TASK GOAL = Copy every line, leaving nothing out and adding nothing.

RAW RECORDS =
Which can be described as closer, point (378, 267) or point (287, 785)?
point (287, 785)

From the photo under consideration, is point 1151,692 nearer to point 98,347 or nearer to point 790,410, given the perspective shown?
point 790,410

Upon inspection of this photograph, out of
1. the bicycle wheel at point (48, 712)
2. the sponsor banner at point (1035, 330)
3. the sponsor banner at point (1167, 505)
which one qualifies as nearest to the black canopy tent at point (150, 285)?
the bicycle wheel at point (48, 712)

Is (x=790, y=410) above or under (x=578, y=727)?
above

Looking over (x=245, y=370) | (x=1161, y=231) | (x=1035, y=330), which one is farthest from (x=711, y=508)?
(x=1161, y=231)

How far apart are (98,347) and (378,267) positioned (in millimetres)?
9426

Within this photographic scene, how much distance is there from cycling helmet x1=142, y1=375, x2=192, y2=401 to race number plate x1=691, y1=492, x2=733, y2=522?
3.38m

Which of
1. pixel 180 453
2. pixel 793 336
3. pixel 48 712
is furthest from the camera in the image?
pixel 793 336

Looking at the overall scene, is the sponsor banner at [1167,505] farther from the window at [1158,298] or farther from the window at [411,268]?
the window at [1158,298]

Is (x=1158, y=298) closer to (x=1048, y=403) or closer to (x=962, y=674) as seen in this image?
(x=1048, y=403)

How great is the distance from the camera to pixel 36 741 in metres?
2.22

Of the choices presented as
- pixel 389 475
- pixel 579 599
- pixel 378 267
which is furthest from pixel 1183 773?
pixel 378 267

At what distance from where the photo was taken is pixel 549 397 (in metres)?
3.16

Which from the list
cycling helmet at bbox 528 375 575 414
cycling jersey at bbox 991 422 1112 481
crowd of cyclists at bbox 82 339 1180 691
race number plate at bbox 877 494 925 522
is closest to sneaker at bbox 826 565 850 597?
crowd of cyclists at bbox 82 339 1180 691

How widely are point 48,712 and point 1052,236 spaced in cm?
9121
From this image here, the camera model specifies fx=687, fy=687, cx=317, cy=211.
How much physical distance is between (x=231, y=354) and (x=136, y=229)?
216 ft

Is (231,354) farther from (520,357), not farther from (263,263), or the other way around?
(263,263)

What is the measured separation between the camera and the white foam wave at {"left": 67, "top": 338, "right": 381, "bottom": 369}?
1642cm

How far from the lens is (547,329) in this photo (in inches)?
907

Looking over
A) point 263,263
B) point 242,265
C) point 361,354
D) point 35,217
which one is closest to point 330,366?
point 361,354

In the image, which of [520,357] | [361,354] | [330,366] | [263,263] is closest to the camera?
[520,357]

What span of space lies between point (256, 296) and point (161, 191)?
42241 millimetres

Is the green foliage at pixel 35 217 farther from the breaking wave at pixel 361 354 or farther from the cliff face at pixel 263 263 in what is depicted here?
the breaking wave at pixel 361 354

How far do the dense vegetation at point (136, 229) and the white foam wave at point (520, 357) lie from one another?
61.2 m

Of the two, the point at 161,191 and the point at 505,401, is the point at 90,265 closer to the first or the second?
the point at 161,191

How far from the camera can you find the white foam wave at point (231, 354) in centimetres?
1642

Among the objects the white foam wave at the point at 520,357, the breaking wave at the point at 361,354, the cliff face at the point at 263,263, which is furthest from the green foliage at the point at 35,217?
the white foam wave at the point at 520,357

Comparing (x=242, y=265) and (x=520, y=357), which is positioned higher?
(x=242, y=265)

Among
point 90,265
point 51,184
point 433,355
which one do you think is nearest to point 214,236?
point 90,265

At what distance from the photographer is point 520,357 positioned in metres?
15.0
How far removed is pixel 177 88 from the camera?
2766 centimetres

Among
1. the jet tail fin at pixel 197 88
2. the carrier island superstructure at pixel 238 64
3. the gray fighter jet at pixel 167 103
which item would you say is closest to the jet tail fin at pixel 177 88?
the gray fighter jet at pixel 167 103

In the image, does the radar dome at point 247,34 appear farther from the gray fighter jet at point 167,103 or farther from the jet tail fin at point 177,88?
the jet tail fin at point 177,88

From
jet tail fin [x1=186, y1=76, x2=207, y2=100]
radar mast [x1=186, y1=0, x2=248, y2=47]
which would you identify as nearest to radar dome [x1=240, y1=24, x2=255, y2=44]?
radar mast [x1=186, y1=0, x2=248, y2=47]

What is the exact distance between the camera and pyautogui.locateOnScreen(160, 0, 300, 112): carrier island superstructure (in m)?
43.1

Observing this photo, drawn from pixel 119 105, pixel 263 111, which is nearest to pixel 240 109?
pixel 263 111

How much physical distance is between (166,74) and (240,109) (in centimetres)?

TASK SOLUTION =
Which can be described as closer, point (378, 267) or point (287, 785)?
point (287, 785)

From the photo under consideration, is point 1151,692 nearer to point 98,347 or nearer to point 790,410, given the perspective shown?
point 790,410

Upon inspection of this photograph, out of
1. the bicycle wheel at point (48, 712)
2. the sponsor banner at point (1035, 330)
3. the sponsor banner at point (1167, 505)
which one qualifies as nearest to the black canopy tent at point (150, 285)?
the bicycle wheel at point (48, 712)

Is (x=790, y=410) above or under (x=578, y=727)?
above

Looking over (x=245, y=370) | (x=1161, y=231) | (x=1035, y=330), which one is farthest from (x=711, y=508)?
(x=1161, y=231)

How far apart are (98,347) and (378,267) positioned (in millimetres)?
9426

Within this photographic scene, how much distance is there from cycling helmet x1=142, y1=375, x2=192, y2=401 to race number plate x1=691, y1=492, x2=733, y2=522?
3.38m

Which of
1. pixel 180 453
2. pixel 793 336
3. pixel 48 712
is furthest from the camera in the image?
pixel 793 336

Looking at the overall scene, is the sponsor banner at [1167,505] farther from the window at [1158,298] or farther from the window at [411,268]?
the window at [1158,298]

Is (x=1158, y=298) closer to (x=1048, y=403) or closer to (x=962, y=674) as seen in this image?
(x=1048, y=403)

How great is the distance from the camera to pixel 36 741 in metres?
2.22

Of the choices presented as
- pixel 389 475
- pixel 579 599
- pixel 378 267
which is furthest from pixel 1183 773?
pixel 378 267

At what distance from where the photo was taken is pixel 549 397 (in metres)?
3.16

Which from the list
cycling helmet at bbox 528 375 575 414
cycling jersey at bbox 991 422 1112 481
crowd of cyclists at bbox 82 339 1180 691
race number plate at bbox 877 494 925 522
is closest to sneaker at bbox 826 565 850 597?
crowd of cyclists at bbox 82 339 1180 691

How widely are point 48,712 and point 1052,236 spaced in cm?
9121
From this image here, the camera model specifies fx=687, fy=687, cx=317, cy=211.
How much physical distance is between (x=231, y=354) and (x=136, y=229)?
216 ft

Is (231,354) farther from (520,357), not farther from (263,263), or the other way around?
(263,263)

What is the measured separation between the camera and the white foam wave at {"left": 67, "top": 338, "right": 381, "bottom": 369}?
1642cm

How far from the lens is (547,329) in this photo (in inches)?
907

Looking over
A) point 263,263
B) point 242,265
C) point 361,354
D) point 35,217
which one is closest to point 330,366?
point 361,354

In the image, which of [520,357] | [361,354] | [330,366] | [263,263] is closest to the camera?
[520,357]

What span of space lies between point (256, 296) and point (161, 191)?
42241 millimetres

Is the green foliage at pixel 35 217 farther from the breaking wave at pixel 361 354 or farther from the cliff face at pixel 263 263 in what is depicted here?
the breaking wave at pixel 361 354

How far do the dense vegetation at point (136, 229) and the white foam wave at point (520, 357) lie from one another?
61.2 m

Of the two, the point at 161,191 and the point at 505,401, is the point at 90,265 closer to the first or the second?
the point at 161,191

How far from the camera can you find the white foam wave at point (231, 354) in centimetres?
1642

Among the objects the white foam wave at the point at 520,357, the breaking wave at the point at 361,354, the cliff face at the point at 263,263, which is furthest from the green foliage at the point at 35,217?
the white foam wave at the point at 520,357

Comparing (x=242, y=265) and (x=520, y=357), which is positioned higher?
(x=242, y=265)

Among
point 90,265
point 51,184
point 433,355
which one do you think is nearest to point 214,236?
point 90,265

At what distance from the photographer is point 520,357 positioned in metres?
15.0
How far removed is pixel 177 88 from the camera?
2766 centimetres

Among
1. the jet tail fin at pixel 197 88
2. the carrier island superstructure at pixel 238 64
3. the gray fighter jet at pixel 167 103
which item would you say is closest to the jet tail fin at pixel 177 88?
the gray fighter jet at pixel 167 103

In the image, does the radar dome at point 247,34 appear farther from the gray fighter jet at point 167,103 or farther from the jet tail fin at point 177,88?
the jet tail fin at point 177,88

From
jet tail fin [x1=186, y1=76, x2=207, y2=100]
radar mast [x1=186, y1=0, x2=248, y2=47]
which would you identify as nearest to radar dome [x1=240, y1=24, x2=255, y2=44]?
radar mast [x1=186, y1=0, x2=248, y2=47]

What is the exact distance between the camera and pyautogui.locateOnScreen(160, 0, 300, 112): carrier island superstructure (in m)?
43.1

Observing this photo, drawn from pixel 119 105, pixel 263 111, which is nearest to pixel 240 109?
pixel 263 111

How much physical distance is between (166,74) and (240,109) (in centimetres)?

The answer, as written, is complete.